Objective — The records follow. Transcribe only the lines from the line containing "From the viewer, how far does (95,174) stand?" through the end, both ends included, and leave out the pictures.

Data shown —
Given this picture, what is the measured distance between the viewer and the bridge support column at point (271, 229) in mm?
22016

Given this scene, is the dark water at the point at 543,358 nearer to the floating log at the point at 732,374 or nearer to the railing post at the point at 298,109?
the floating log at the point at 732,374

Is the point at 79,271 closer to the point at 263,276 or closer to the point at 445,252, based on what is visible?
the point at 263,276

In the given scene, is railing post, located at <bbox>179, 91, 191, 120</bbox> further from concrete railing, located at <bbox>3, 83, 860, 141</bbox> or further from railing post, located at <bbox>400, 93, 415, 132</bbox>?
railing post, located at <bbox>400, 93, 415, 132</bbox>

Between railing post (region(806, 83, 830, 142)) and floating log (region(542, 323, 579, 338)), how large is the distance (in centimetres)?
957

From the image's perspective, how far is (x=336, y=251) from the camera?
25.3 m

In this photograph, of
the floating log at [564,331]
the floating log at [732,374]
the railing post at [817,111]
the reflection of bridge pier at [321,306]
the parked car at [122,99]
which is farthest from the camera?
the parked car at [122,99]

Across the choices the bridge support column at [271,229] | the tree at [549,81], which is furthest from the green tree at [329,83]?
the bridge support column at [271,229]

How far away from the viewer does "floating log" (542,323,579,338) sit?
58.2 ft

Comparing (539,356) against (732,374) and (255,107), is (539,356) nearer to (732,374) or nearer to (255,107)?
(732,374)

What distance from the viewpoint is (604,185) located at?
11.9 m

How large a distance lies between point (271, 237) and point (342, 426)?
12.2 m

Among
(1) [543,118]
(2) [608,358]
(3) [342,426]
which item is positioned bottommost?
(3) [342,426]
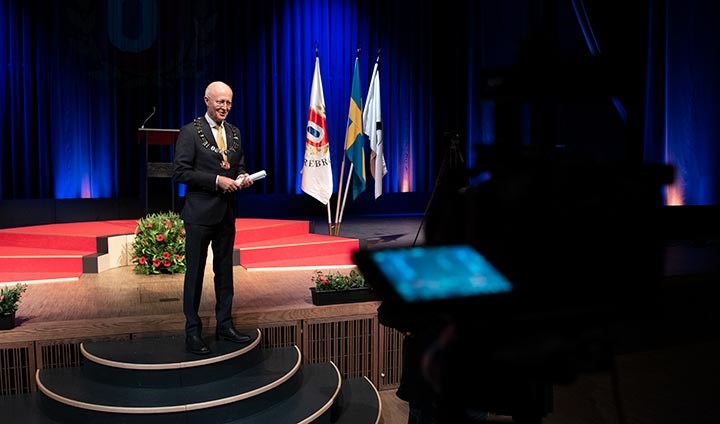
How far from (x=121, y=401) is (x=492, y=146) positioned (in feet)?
9.06

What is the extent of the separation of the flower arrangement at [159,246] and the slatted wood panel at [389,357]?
6.40 ft

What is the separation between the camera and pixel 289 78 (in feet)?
28.7

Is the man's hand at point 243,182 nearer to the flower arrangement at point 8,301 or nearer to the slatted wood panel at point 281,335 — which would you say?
the slatted wood panel at point 281,335

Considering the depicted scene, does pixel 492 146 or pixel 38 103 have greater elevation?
pixel 38 103

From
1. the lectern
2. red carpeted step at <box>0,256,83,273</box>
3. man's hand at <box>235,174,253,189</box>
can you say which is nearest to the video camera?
man's hand at <box>235,174,253,189</box>

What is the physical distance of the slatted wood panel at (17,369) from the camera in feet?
11.4

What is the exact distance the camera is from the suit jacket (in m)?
3.21

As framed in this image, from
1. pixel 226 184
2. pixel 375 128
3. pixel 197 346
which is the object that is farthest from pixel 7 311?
pixel 375 128

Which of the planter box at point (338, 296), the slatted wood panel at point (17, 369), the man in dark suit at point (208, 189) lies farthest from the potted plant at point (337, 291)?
the slatted wood panel at point (17, 369)

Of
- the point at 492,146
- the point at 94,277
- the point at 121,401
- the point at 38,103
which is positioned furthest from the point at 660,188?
the point at 38,103

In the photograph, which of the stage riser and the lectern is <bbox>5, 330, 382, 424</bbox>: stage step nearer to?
the stage riser

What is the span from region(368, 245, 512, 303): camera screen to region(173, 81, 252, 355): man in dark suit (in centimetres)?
243

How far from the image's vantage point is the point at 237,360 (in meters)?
3.48

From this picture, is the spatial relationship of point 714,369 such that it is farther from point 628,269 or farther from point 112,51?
point 112,51
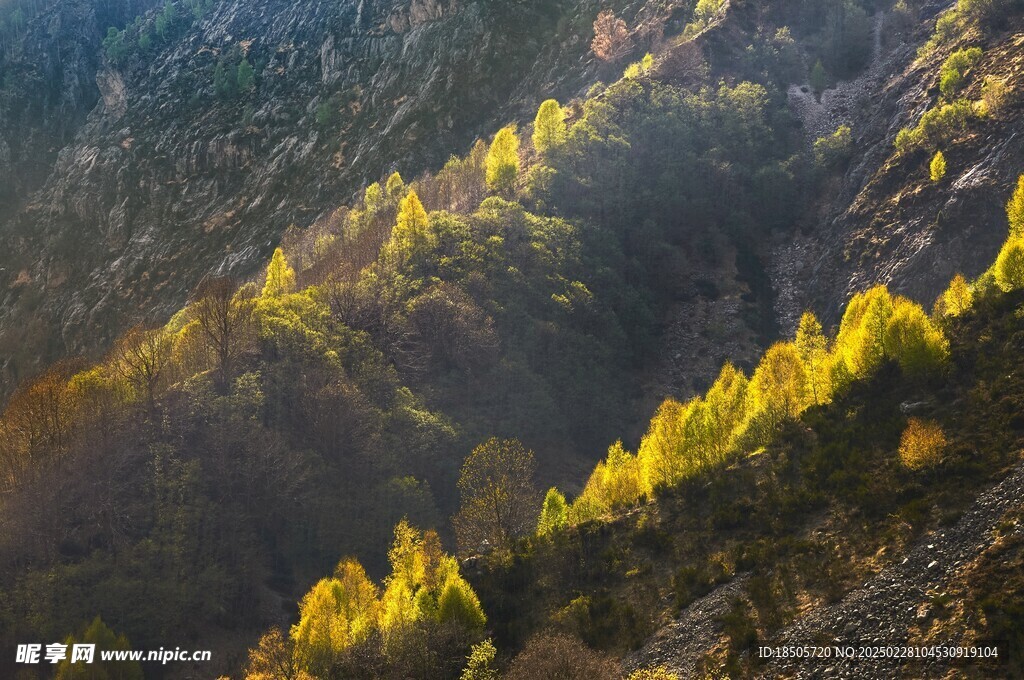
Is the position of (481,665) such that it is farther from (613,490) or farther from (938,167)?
(938,167)

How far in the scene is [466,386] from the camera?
342ft

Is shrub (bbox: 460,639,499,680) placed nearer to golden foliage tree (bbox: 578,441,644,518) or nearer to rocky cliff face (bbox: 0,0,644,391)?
golden foliage tree (bbox: 578,441,644,518)

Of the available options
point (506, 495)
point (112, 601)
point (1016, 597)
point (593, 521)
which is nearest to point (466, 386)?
point (506, 495)

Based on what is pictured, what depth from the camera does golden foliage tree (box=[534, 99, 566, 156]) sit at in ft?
458

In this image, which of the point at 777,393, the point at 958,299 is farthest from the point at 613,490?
the point at 958,299

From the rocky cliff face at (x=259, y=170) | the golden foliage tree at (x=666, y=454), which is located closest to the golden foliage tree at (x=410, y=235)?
the golden foliage tree at (x=666, y=454)

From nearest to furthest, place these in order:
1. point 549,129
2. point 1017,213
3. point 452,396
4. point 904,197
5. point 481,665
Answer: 1. point 481,665
2. point 1017,213
3. point 452,396
4. point 904,197
5. point 549,129

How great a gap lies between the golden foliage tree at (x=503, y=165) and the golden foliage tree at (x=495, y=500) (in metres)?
70.1

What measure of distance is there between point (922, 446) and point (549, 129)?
3940 inches

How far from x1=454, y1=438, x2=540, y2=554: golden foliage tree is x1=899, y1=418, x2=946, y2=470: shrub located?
31084 mm

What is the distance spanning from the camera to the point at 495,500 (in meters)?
72.6

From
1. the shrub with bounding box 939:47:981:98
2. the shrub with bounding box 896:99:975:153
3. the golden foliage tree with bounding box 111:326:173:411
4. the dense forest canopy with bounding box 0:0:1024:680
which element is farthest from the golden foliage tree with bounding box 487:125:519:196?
the shrub with bounding box 939:47:981:98

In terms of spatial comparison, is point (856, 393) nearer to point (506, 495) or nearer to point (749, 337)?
point (506, 495)

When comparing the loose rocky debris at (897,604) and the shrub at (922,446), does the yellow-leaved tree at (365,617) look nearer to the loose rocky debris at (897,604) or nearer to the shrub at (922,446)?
the loose rocky debris at (897,604)
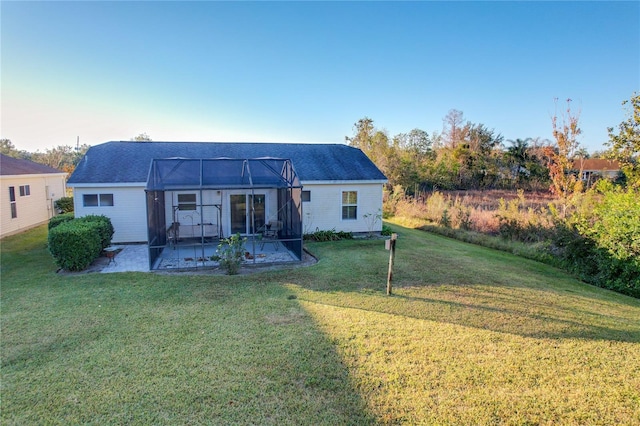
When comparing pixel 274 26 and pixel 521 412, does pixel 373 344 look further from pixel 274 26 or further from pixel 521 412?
pixel 274 26

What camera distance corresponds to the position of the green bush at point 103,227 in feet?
31.1

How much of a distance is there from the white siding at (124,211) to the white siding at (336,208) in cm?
577

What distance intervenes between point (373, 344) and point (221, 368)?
1.97m

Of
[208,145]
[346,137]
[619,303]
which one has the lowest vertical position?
[619,303]

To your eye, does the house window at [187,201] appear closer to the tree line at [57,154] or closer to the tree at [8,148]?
the tree line at [57,154]

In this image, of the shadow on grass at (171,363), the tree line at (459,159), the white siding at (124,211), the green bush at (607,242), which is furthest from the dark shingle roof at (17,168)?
the green bush at (607,242)

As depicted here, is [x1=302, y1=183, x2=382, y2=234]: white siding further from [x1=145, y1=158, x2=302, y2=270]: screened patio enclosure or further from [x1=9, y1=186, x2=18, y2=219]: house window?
[x1=9, y1=186, x2=18, y2=219]: house window

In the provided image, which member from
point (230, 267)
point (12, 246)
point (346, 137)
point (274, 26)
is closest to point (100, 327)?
point (230, 267)

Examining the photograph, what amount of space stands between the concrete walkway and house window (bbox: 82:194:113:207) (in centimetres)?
161

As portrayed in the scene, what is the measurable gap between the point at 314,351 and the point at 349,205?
30.1 feet

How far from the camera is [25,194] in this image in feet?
48.1

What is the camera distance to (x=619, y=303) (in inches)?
263

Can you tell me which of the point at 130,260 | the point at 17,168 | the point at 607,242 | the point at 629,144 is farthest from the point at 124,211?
the point at 629,144

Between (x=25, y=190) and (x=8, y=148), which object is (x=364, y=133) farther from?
(x=8, y=148)
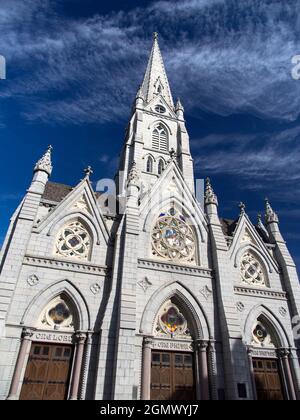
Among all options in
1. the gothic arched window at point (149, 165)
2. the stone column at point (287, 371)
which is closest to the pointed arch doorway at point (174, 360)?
the stone column at point (287, 371)

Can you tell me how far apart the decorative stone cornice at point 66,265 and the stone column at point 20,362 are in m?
3.07

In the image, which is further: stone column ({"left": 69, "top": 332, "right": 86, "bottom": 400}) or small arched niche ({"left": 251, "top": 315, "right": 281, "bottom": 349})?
small arched niche ({"left": 251, "top": 315, "right": 281, "bottom": 349})

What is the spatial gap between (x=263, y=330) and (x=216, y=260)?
5.00m

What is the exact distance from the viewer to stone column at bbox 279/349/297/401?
1440cm

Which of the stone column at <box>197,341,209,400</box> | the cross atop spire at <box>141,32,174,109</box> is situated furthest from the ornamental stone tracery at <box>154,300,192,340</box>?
the cross atop spire at <box>141,32,174,109</box>

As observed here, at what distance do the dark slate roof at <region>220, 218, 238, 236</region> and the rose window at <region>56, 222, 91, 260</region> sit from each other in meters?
10.8

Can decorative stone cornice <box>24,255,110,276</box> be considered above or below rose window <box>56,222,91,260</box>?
below

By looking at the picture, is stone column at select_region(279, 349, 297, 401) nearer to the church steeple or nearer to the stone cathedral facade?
the stone cathedral facade

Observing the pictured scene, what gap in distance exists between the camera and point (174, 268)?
51.5 feet

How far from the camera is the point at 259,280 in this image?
59.2 feet

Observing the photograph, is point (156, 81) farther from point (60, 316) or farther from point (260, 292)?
point (60, 316)

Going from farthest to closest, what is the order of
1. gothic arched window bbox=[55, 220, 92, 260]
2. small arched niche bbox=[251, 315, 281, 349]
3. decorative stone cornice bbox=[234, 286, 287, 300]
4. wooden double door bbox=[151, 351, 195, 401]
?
decorative stone cornice bbox=[234, 286, 287, 300]
small arched niche bbox=[251, 315, 281, 349]
gothic arched window bbox=[55, 220, 92, 260]
wooden double door bbox=[151, 351, 195, 401]

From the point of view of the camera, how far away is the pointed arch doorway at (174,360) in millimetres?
12828

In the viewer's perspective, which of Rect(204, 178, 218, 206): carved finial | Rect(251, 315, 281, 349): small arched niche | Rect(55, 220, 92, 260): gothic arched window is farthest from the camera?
Rect(204, 178, 218, 206): carved finial
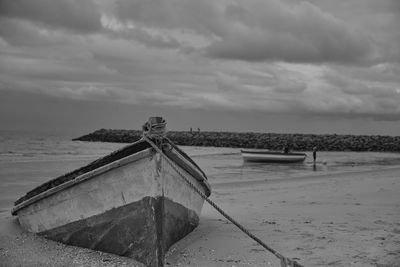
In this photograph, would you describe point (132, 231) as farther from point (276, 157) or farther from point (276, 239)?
point (276, 157)

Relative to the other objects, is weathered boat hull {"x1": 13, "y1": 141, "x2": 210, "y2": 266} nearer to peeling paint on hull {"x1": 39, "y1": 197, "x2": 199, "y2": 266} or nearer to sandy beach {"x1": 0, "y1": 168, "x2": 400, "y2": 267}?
peeling paint on hull {"x1": 39, "y1": 197, "x2": 199, "y2": 266}

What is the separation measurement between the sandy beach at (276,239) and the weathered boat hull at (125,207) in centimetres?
19

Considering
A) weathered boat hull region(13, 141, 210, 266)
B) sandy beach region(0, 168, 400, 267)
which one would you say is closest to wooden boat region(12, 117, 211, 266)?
weathered boat hull region(13, 141, 210, 266)

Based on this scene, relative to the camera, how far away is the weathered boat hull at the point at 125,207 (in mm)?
5758

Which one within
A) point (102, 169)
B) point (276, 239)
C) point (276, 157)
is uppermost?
point (102, 169)

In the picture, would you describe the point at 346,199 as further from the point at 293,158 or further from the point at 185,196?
the point at 293,158

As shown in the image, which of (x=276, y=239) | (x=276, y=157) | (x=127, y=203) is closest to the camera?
(x=127, y=203)

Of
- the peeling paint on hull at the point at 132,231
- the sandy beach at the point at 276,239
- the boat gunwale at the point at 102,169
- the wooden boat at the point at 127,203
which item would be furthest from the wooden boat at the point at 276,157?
the boat gunwale at the point at 102,169

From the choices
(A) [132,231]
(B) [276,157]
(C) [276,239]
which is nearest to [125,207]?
(A) [132,231]

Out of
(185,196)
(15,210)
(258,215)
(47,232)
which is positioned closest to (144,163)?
(185,196)

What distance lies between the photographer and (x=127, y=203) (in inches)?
231

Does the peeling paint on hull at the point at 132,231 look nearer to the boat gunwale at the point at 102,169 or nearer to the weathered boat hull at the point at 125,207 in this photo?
the weathered boat hull at the point at 125,207

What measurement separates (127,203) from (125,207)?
67 millimetres

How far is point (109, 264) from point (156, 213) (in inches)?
35.4
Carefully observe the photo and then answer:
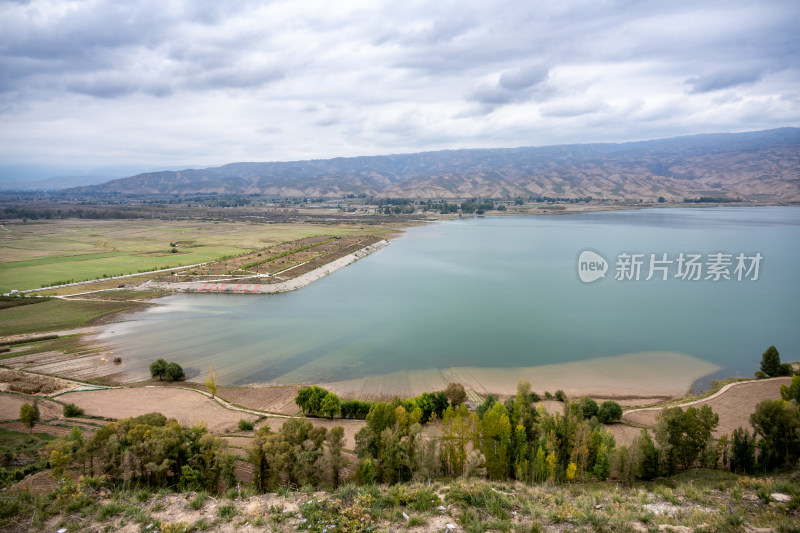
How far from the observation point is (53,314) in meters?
28.4

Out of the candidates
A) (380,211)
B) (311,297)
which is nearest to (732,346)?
(311,297)

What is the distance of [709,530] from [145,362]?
23.6 m

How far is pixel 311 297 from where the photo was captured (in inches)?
1373

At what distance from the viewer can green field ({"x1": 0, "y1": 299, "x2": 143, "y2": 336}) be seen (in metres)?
26.0

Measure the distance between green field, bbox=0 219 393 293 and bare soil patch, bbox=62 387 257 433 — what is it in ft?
85.6

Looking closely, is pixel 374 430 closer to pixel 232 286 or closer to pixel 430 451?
pixel 430 451

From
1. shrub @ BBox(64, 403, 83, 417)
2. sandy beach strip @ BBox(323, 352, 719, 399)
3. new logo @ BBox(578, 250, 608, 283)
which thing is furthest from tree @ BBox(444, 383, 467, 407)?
new logo @ BBox(578, 250, 608, 283)

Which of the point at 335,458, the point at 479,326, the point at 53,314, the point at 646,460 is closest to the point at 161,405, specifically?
the point at 335,458

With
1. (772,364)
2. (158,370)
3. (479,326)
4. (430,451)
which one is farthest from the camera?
(479,326)

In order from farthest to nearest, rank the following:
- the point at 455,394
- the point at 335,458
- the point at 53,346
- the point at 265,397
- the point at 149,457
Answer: the point at 53,346 < the point at 265,397 < the point at 455,394 < the point at 335,458 < the point at 149,457

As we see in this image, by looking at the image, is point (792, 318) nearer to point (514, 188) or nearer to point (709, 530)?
point (709, 530)

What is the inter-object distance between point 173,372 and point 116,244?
5207 centimetres

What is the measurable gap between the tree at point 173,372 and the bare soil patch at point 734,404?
19.3m

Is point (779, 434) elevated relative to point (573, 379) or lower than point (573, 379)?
elevated
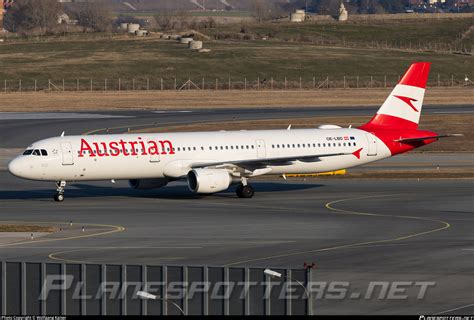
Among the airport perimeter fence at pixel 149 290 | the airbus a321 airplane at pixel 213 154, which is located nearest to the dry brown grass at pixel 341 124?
the airbus a321 airplane at pixel 213 154

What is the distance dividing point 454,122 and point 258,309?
3330 inches

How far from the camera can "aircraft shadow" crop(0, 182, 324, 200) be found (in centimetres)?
6838

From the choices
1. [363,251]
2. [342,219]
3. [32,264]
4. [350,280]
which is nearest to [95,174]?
[342,219]

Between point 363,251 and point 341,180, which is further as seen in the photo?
point 341,180

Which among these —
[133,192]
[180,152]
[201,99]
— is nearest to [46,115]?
[201,99]

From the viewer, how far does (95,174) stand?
211ft

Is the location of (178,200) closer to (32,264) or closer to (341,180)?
(341,180)

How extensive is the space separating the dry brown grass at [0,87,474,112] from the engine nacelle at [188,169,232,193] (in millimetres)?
71282

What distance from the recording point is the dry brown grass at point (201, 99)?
139m

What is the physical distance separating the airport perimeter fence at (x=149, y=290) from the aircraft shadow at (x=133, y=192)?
36.1 m

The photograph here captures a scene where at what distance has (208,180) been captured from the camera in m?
63.9

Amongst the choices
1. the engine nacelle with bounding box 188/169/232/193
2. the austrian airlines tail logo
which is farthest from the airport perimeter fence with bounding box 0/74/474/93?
the engine nacelle with bounding box 188/169/232/193

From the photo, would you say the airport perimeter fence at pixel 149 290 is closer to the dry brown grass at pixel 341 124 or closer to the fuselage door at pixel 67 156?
the fuselage door at pixel 67 156

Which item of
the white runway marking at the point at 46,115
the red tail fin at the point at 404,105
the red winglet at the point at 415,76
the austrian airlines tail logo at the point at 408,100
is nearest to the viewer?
the red tail fin at the point at 404,105
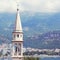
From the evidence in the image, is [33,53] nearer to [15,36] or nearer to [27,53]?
[27,53]

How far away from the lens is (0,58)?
929 centimetres

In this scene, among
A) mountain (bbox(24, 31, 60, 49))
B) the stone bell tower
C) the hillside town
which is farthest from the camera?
mountain (bbox(24, 31, 60, 49))

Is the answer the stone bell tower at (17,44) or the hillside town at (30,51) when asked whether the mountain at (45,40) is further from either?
the stone bell tower at (17,44)

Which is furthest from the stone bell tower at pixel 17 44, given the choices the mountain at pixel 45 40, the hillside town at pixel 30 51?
the mountain at pixel 45 40

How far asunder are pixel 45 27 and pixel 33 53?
142cm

Worked answer —
From the viewer, how far does (95,174) stand?
211ft

Is the location of (178,200) closer to (32,264) or closer to (341,180)?
(341,180)

How extensive is the space separating the dry brown grass at [0,87,474,112] from the engine nacelle at [188,169,232,193] (in millimetres)?
71282

What distance from the recording point is the dry brown grass at point (201, 99)?
139m

What is the physical distance separating the airport perimeter fence at (x=149, y=290) from the aircraft shadow at (x=133, y=192)?
36.1 m

The photograph here captures a scene where at what distance has (208,180) been captured from the camera in m?
63.9

Amongst the choices
1. the engine nacelle with bounding box 188/169/232/193
2. the austrian airlines tail logo
which is farthest from the airport perimeter fence with bounding box 0/74/474/93?
the engine nacelle with bounding box 188/169/232/193

From the photo, would you say the airport perimeter fence at pixel 149 290 is closer to the dry brown grass at pixel 341 124 or closer to the fuselage door at pixel 67 156?
the fuselage door at pixel 67 156

Which item of
the white runway marking at the point at 46,115
the red tail fin at the point at 404,105
the red winglet at the point at 415,76
the austrian airlines tail logo at the point at 408,100
is nearest to the viewer?
the red tail fin at the point at 404,105
From the evidence in the image, is [33,53] nearer to [15,36] or nearer to [27,53]?
[27,53]

How far away from the lens is (0,58)?
929 centimetres

In this scene, among
A) mountain (bbox(24, 31, 60, 49))
B) the stone bell tower
C) the hillside town
which is farthest from the camera?
mountain (bbox(24, 31, 60, 49))

Is the answer the stone bell tower at (17,44) or the hillside town at (30,51) when asked whether the mountain at (45,40) is further from either?
the stone bell tower at (17,44)

Which is furthest from the stone bell tower at pixel 17 44, given the choices the mountain at pixel 45 40, the hillside town at pixel 30 51?
the mountain at pixel 45 40

How far asunder are pixel 45 27 and pixel 33 53?
142cm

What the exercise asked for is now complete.